**FRAGMENTO DEL DOCUMENTO:**
········

Romero sucumbe bajo el peso de Agramonte —no creo que por las dotes actorales que ha demostrado tanto en cine como en teatro, bajo las respectivas manos de Fernando Pérez y Carlos Celdrán— y sus encontronazos con Céspedes se asemejan más a berrinches inmaduros que a confrontaciones políticas de calibre. 

Simbólicamente, sale perdiendo la juventud progresista frente a la solidez conservadora de la vejez. El saturnino y prepotente desprecio que siente la “generación histórica” de la Revolución por sus vástagos se termina filtrando entre fotograma y fotograma. No es que haya sido esta la intención consciente de sus realizadores, so pena de caer en el más abismal, ridículo y autosaboteador despropósito.

En su acumulación de deméritos fílmicos, El Mayor también se descoyunta en la puesta en escena de combates multitudinarios entre mambises y tropas regulares españolas, con los que busca completar su convencional cuadro epicista. Delatando aún más su insalvable inferioridad respecto a los gloriosos años 60, que aportaron al cine global secuencias tan devastadoramente imponentes como las cargas al machete filmadas por el inmenso Jorge Herrera para Lucía y para La primera carga al machete, entre lo mejor de la contemporaneidad fílmica de la época.

········

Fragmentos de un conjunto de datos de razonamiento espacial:
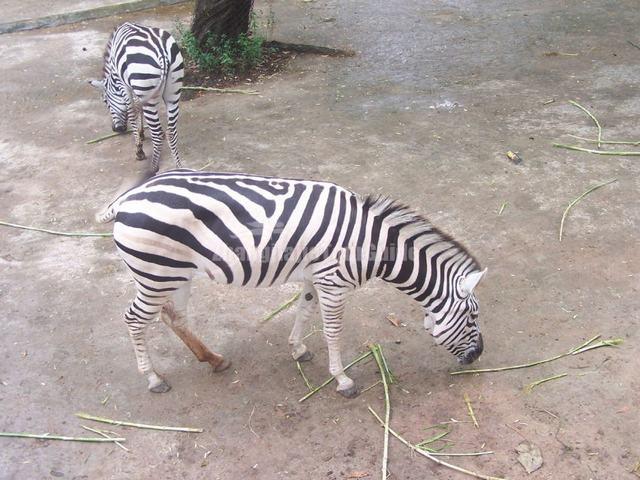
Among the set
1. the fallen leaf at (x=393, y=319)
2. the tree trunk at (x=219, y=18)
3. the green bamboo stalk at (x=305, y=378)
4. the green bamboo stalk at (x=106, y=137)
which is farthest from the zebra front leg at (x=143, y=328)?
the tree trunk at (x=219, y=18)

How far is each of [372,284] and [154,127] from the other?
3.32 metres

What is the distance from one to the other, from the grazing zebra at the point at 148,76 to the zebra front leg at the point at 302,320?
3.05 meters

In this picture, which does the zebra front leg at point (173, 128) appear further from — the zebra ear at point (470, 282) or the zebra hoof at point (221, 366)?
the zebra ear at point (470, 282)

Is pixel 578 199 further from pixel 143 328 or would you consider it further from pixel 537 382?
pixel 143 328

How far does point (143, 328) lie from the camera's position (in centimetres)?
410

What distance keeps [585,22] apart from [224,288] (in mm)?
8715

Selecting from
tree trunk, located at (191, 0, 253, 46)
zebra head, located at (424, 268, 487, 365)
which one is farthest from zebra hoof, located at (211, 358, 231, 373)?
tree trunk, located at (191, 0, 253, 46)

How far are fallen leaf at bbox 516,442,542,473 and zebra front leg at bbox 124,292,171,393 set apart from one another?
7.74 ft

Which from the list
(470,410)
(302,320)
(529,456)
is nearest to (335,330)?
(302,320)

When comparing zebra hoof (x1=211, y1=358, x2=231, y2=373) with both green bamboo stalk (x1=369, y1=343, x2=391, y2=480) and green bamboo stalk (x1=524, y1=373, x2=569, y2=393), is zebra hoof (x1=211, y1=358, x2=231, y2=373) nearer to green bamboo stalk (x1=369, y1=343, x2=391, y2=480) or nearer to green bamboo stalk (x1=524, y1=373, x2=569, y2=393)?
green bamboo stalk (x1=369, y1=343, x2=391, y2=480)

········

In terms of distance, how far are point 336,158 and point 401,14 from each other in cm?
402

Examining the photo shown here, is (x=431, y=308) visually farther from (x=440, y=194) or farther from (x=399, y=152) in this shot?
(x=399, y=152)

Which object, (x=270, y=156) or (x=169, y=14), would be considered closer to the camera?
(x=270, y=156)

········

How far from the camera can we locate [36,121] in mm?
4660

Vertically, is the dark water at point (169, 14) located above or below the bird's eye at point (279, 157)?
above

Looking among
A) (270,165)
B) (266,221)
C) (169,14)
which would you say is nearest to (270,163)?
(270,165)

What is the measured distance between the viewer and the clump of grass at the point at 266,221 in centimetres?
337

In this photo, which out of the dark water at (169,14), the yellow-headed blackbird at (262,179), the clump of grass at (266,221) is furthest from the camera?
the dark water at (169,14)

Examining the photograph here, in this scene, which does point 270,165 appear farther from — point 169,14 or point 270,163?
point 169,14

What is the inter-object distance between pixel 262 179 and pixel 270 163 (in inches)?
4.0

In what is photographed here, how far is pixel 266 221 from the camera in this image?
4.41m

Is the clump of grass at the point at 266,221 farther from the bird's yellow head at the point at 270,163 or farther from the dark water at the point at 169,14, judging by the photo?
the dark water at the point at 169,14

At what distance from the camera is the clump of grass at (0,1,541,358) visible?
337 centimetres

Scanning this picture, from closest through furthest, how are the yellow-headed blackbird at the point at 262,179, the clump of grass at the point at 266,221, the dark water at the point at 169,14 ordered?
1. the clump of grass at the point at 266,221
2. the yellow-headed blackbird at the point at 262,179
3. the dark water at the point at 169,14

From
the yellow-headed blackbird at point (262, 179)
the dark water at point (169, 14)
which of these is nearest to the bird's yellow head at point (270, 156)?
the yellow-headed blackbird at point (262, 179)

········

**CONSIGNAS:**
• a. En la crítica sobre El Mayor, ¿quién filmó las cargas al machete para Lucía y para La primera carga al machete?
• b. Prosigue la crítica sobre El Mayor a partir de su última oración.

**SOLUCIONES:**
• a. Jorge Herrera.

• b.
La fotografía dirigida por Ángel Alderete se convierte en parodia involuntaria de las destrezas visuales de Herrera. Alderete y su equipo yerran por completo en emular la intensidad conseguida por este último a golpe de briosa cámara en mano, capaz de penetrar como barco de afilada proa en el formidable y pavoroso oleaje sangriento de las batallas independentistas libradas a furia y machete. La fotografía de las batallas de El Mayor se reduce a una cámara zarandeada nerviosamente de un lado al otro, hasta el punto del más torpe desenfoque que confunde por completo sobre el estado y las lógicas de estas. 

La dramaturgia de estas contiendas lograda por Herrera, desde lo caótico pero nunca desde una insuficiente impericia, es caricaturizada aquí por una cámara aturdida, desazonada y sobre todo desazonadora, que anula toda posibilidad de conseguir un impacto espectacular al estilo hollywoodense de Espartaco (Spartacus, Stanley Kubrick, 1960) o Corazón valiente (Braveheart, Mel Gibson, 1995) o la ruda serie Vikingos (Vikings) del History Channel. 

Mucho menos se alcanza o siquiera se busca articular la sensorialización inmersiva lograda por La primera carga… y su referente internacional directo que era el cine del inglés Peter Watkins (The Diary of an Unknown Soldier, 1959; Culloden, 1964), emulado luego por Steven Spielberg y su Salvar al soldado Ryan (Saving Private Ryan, 1998). 

Las batallas de El Mayor abundan en planos reiterados de machetazos que provocan surtidores de sangre evidentemente digital, como los de uso común en las películas de bajo presupuesto de productoras como The Asylum o los émulos del cine Troma. Súmesele a esta deficiencia en los efectos visuales, el pañuelito ensangrentado que tras la muerte en combate de Agramonte parece cobrar vida y salir volando de algún lugar de la vestimenta del patriota, por pura voluntad propia y no por los embates de una inexistente ventolera.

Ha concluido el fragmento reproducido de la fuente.